John 3:16: "For God so loved the world, that He have HIs only Son, that whoever believes in Him should not perish, but have eternal life."

     This verse, often entitles the Gospel in a nutshell, gets quite a workout. Not only is it quoted by almost each & every Christian, & emblazoned on numerous banners strewn at sporting events, it is also used as the buoy & life saver for many at times of trouble & strife.

     In the past, I have made comments on the fact that many people do not understand the true meaning of the love of God. How this love that God has for the world is a matter of decision of grace & mercy. God's love for us in Christ is not a matter of butterflies in the stomach or sweaty palms or dry mouth, but a purposeful & deliberate choice of God to refuse to punish & destroy the world for it's rebellion. His choice to love the world is displayed (as in an epiphany) in His sending Jesus to be the Savior & sacrifice for the entire world.

     I have spoken of that in the past, so right now I want to concentrate on a different word: whoever. This statement of Jesus declaring the reason for His coming into the world comes at the end of John's account of His meeting with Nicodemus. This Jewish leader has come to Jesus to have his curiosity & question answered. Nicodemus has heard Jesus speak, has been touched by the Word, & the Spirit is working faith in his heart. He just needs some of the defenses of sin & human will torn down by the power of Jesus' Word. But Jesus never says, "whoever". He says, "all".

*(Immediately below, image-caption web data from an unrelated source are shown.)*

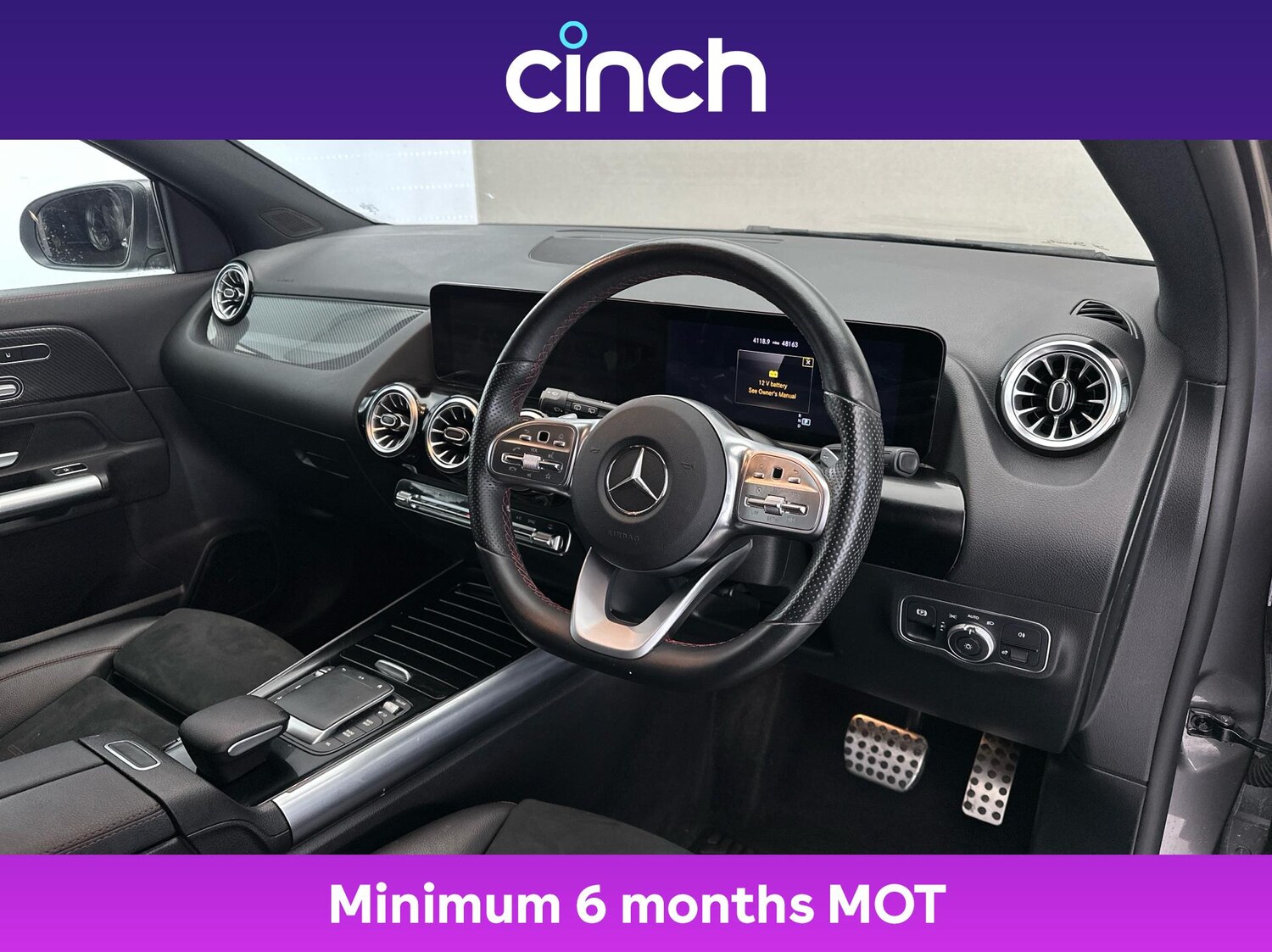 Used Mercedes-Benz GLA 2021 for sale - 76041359: Photo 12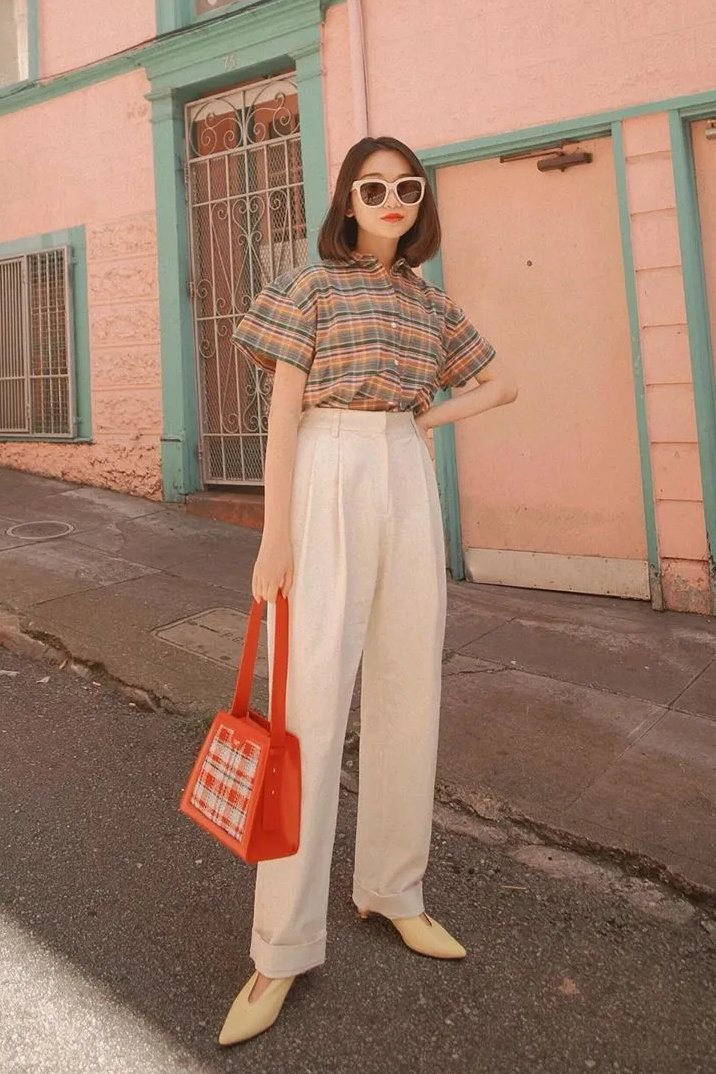 陈二妹|155穿成170？小个子这样穿巨显高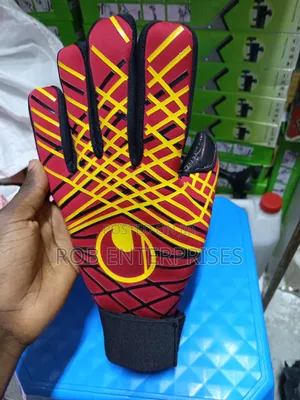 Professional Goalkeeping Gloves
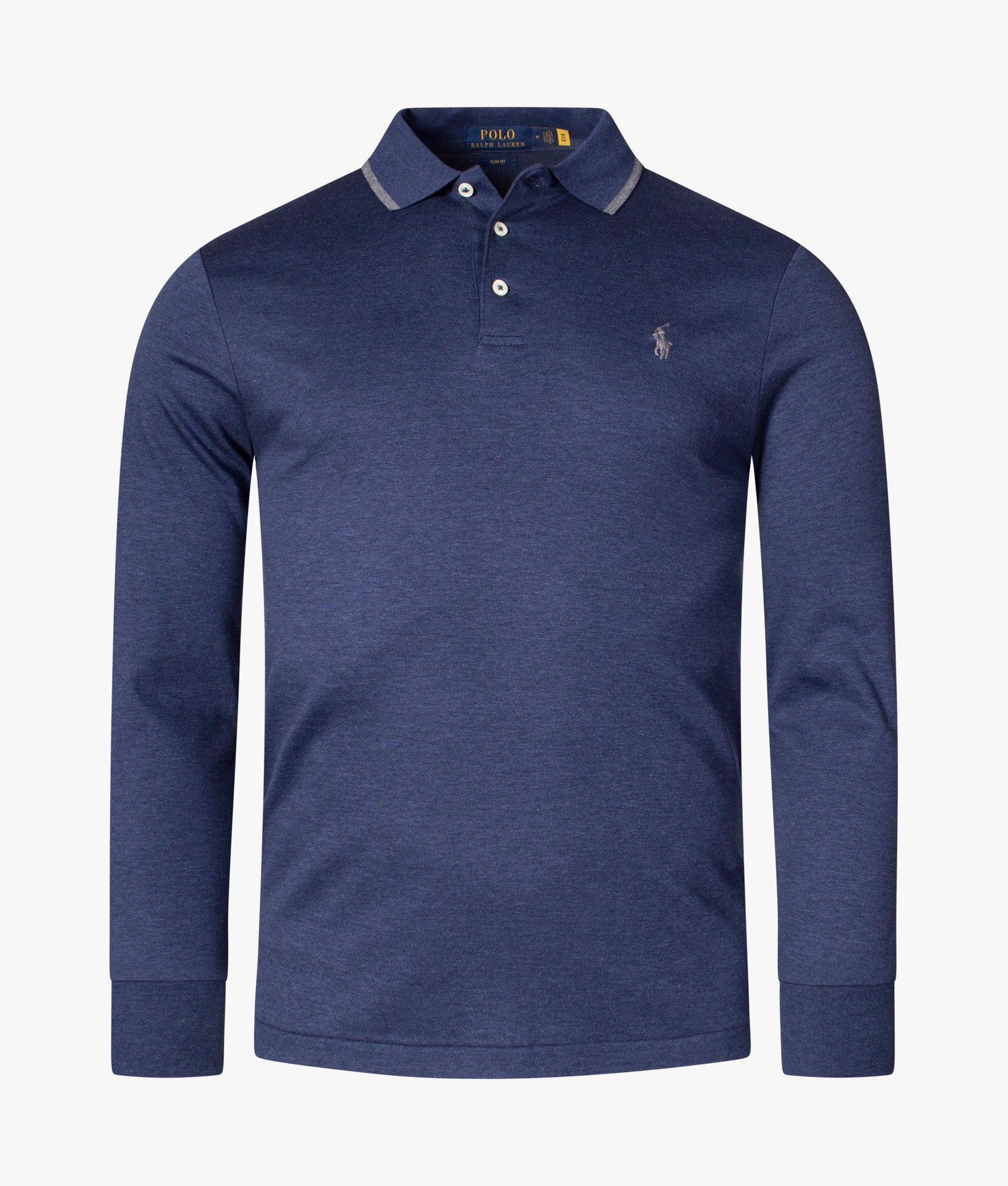 Long fit polo outlet shirts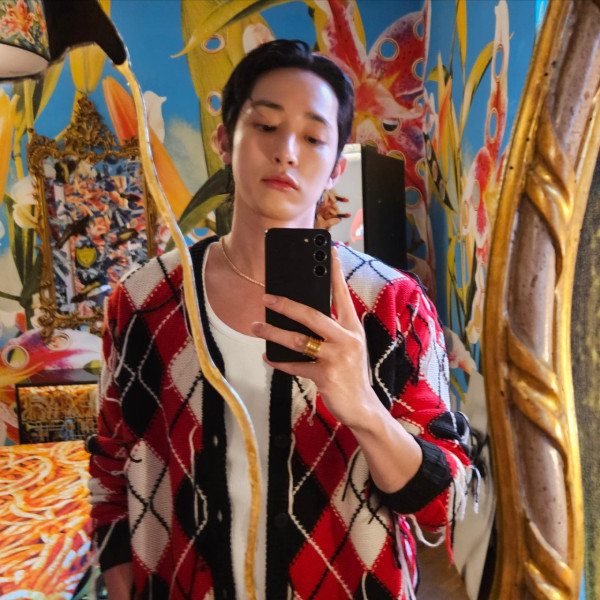 雙子座男生10大性格特質:分析雙子男喜歡你的行為、愛情攻略、優缺點(圖片來源:Instagram@leesoohyuk)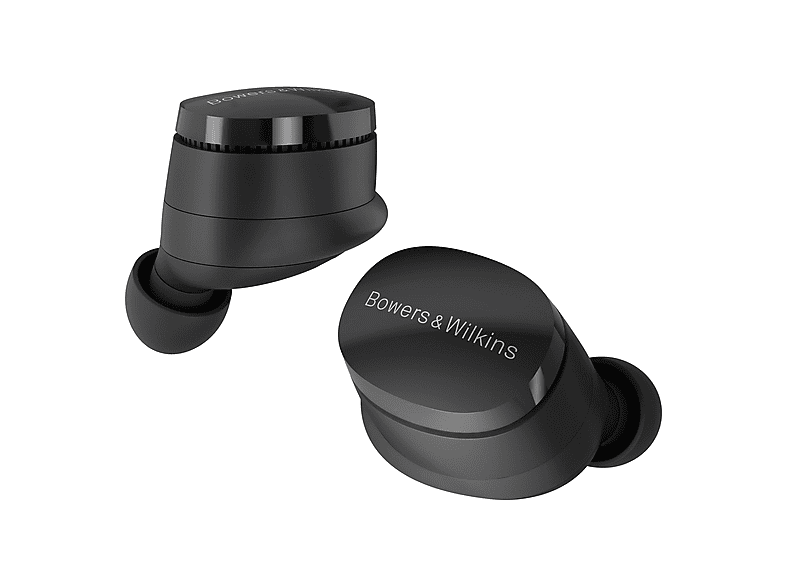 BOWERS & WILKINS — Auriculares True Wireless, Intraurales, Bluetooth, PI6 TW STORM GREY BOWERS & WILKINS, Storm Grey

     It is the work of the translator, trying to turn good Greek into good English that takes a rough word by word translation, "in order that all the believing in Him may not perish buy may have life eternal." I won't go into technical terms like participles & the like. And it is not a bad translation to take the explicit word "all" & turn it into the indefinite pronoun "whoever". But here, speaking to a leader of the Pharisees, the scholars of the Scripture, & memorizers of the books of Moses, each & every word is very important.

     Jesus has been speaking to Nicodemus about the necessity of rebirth & renewal by the Holy Spirit. Nicodemus needs to hear that simple, sweet news of God's forgiveness & grace, freely offered & freely received. But in tearing down Nicodemus' intellectual defenses to baptism & salvation, Jesus also gives this simple destruction to any emotional or deep-seated ideas of our work for mercy. Pharisees based their ides of God's favor on the merits of their own faithful devotion.

     Pharisees worked & slaved to keep each & every law possible to sway God's favor in their direction, & looked down on every Jew who did not fall into line. They surely deserved God's favor by their study, belief or work.

     Jesus destroys all of these notions by the simple word, "all". It does not matter if the believer keeps the Sabbath perfectly, if they tithed to the nth degree, if they bend & contort their life to keep all the 300 odd minor provisions set down to preserve the original Ten Commandments. The blessings of the Savior go to those of faith, those who believe. All who believe have life. Whoever is given faith in the Messiah is saved. Whoever does not is doomed. All, Whoever, are given the same opportunity. All, Whoever, have the same gift. Anyone, All, Whoever, have heaven waiting. It is not based on Law, on works, on understanding, or on family descent. All is based on Christ. All are saved through Him & Him alone.